Schon Oswald hatte gegen dieses andachtlose Zetergeschrei viel geredet; aber er redete in den Wind und hatte das Ansehen nicht. Darum ließ er die ältern Leute gehen, und hielt es mit den jüngern und Kindern. Die lehrte er feinen, lieblichen Gesang, vierstimmig, daß es recht erbaulich und rührend anzuhören war. Die Bauern und ihre Weiber hörten recht gern zu; doch sie meinten, das sei wohl gut in der Schule, aber nicht in der Kirche, und ließen es beim alten Geschrei bewenden.

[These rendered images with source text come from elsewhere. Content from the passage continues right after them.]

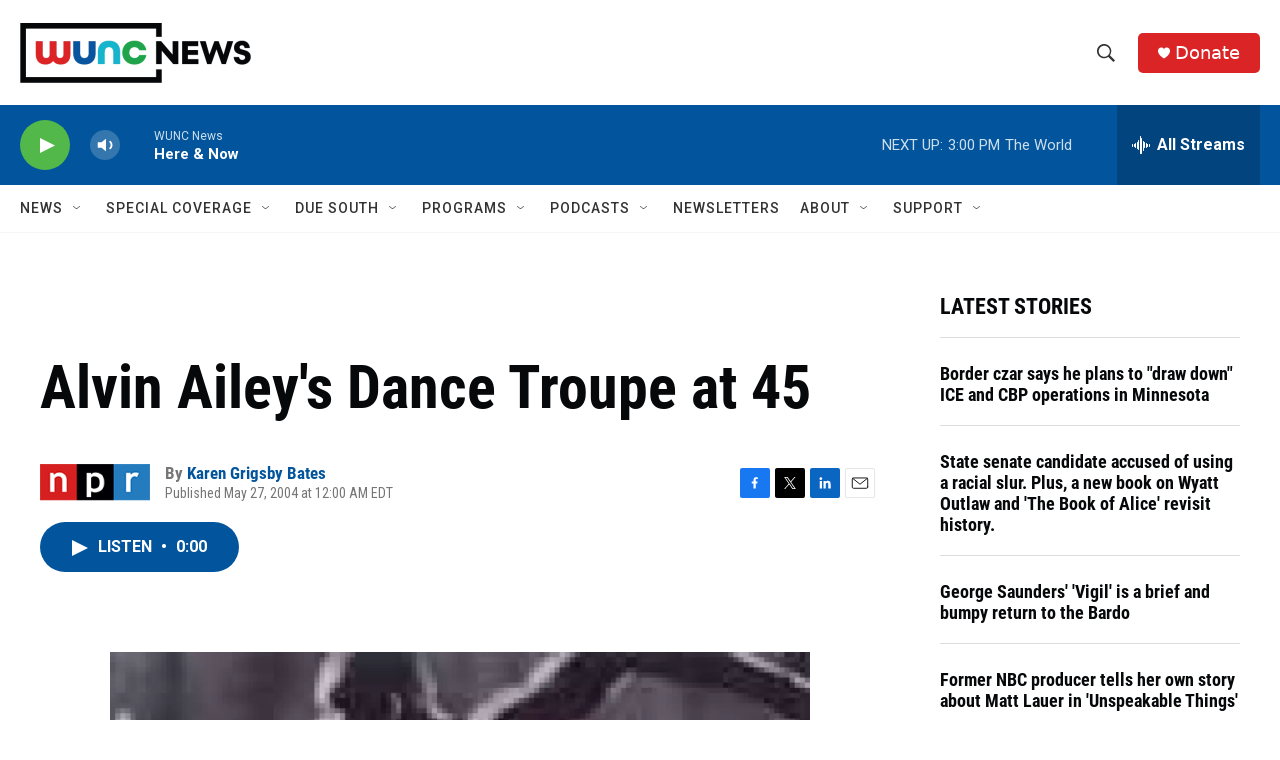

--- FILE ---
content_type: text/html; charset=utf-8
request_url: https://www.google.com/recaptcha/api2/aframe
body_size: 185
content:
<!DOCTYPE HTML><html><head><meta http-equiv="content-type" content="text/html; charset=UTF-8"></head><body><script nonce="MUXiCGd7k-NgFYNQ4h_EHQ">/** Anti-fraud and anti-abuse applications only. See google.com/recaptcha */ try{var clients={'sodar':'https://pagead2.googlesyndication.com/pagead/sodar?'};window.addEventListener("message",function(a){try{if(a.source===window.parent){var b=JSON.parse(a.data);var c=clients[b['id']];if(c){var d=document.createElement('img');d.src=c+b['params']+'&rc='+(localStorage.getItem("rc::a")?sessionStorage.getItem("rc::b"):"");window.document.body.appendChild(d);sessionStorage.setItem("rc::e",parseInt(sessionStorage.getItem("rc::e")||0)+1);localStorage.setItem("rc::h",'1769714742116');}}}catch(b){}});window.parent.postMessage("_grecaptcha_ready", "*");}catch(b){}</script></body></html>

Da griff es der Herr Pfarrer anders an. Ob er gleich die alten Lieder in Ehren hielt, theilte er doch, als Anhang zu den alten Liedern, in den Haushaltungen ein kleines Büchlein mit; das enthielt allerlei schöne Gebete in Versen für solche Fälle, die in den alten Liedern fehlen mochten. Und dies Büchlein war dasselbe, was die Kinder schon längst in der Schule gehabt und gesungen hatten. Das war den Alten schon recht, denn es kostete sie nichts.

Nachdem manche Woche und mancher Monat vergangen war, hielt eines Sonntags der Herr Pfarrer eine bewegliche Predigt über den Nutzen der Feierlichkeit beim öffentlichen Gottesdienst. Und er sprach von König Davids heiligem Harfenspiel und vom Halleluja der Engel am Throne Gottes. Und jeder Bauer verspürte, daß er bisher nicht mit gehöriger Andacht gesungen habe, wie die Engel Gottes singen. Dann sagte der Herr Pfarrer zuletzt: »Der Heiland hat gesprochen: lasset die Kindlein zu mir kommen, und wehret ihnen nicht. Also wollen wir auch unsern Söhnen und Töchtern nicht wehren, zum Heiland zu kommen. Und alle Sonntage sollen sie zuerst, ehe wir singen, einen Satz aus dem Anhang singen zu unserer Herzenserweckung; künftigen Sonntag das erste Mal.«

So sprach er. Und am nächsten Sonntage war die Kirche gedrängt voll; und an den schwarzen Tafeln der Kirchthüren stand erst ein Vers aus dem Anhang, dann ein altes Lied angezeichnet. Die Leute hatten von selbst das Anhangbüchlein mitgebracht. Und es scholl der Gesang der Jugend wie sanfter Engelgesang durch die Kirchengewölbe. Es wurden viele Leuten vor Rührung die Augen feucht, die Herzen warm. Manche von den Alten sumseten leise und heimlich das schöne Lied nach. Dann ward von der ganzen Gemeinde das alte Lied gesungen. Der Herr Pfarrer sprach aber zuvor: »Ihr Männer, lieben Brüder, und ihr christlichen Frauen, vergesset nicht, daß unser Gott allgegenwärtig ist, und er euch höret, ob ihr gleich vor ihm sanft singet, wie Harfen Davids.« So sprach er. Die Gemeinde sang, und so sanft, daß man die schönen vierstimmigen Töne der jungen Leute hell und deutlich dazwischen hörte. Das klang wunderlieblich. Und wenn ein altes Weib einmal allzulaut hineinkreischte, stieß sie der Nachbar, sie solle die Andacht nicht stören.

So ging es manchen Sonntag. Und jeden Sonntag mischten mehrere von den Alten ihre Stimmen zu dem Gesang der Jugend, denn er gefiel ihnen wohl. Zuletzt sang die gesammte Gemeinde leise mit, sogar der Herr Pfarrer. Oft geschah daß man bloß aus dem Anhang singen mußte.

Wenn Fremde aus der Stadt oder aus benachbarten Dörfern einmal von Ungefähr in die Goldenthaler Kirche kamen und dem Gottesdienste beiwohnten, ward ihnen wundersam zu Muth. Und sie waren andächtiger hier, als anderswo. Und im ganzen Lande redeten sie davon.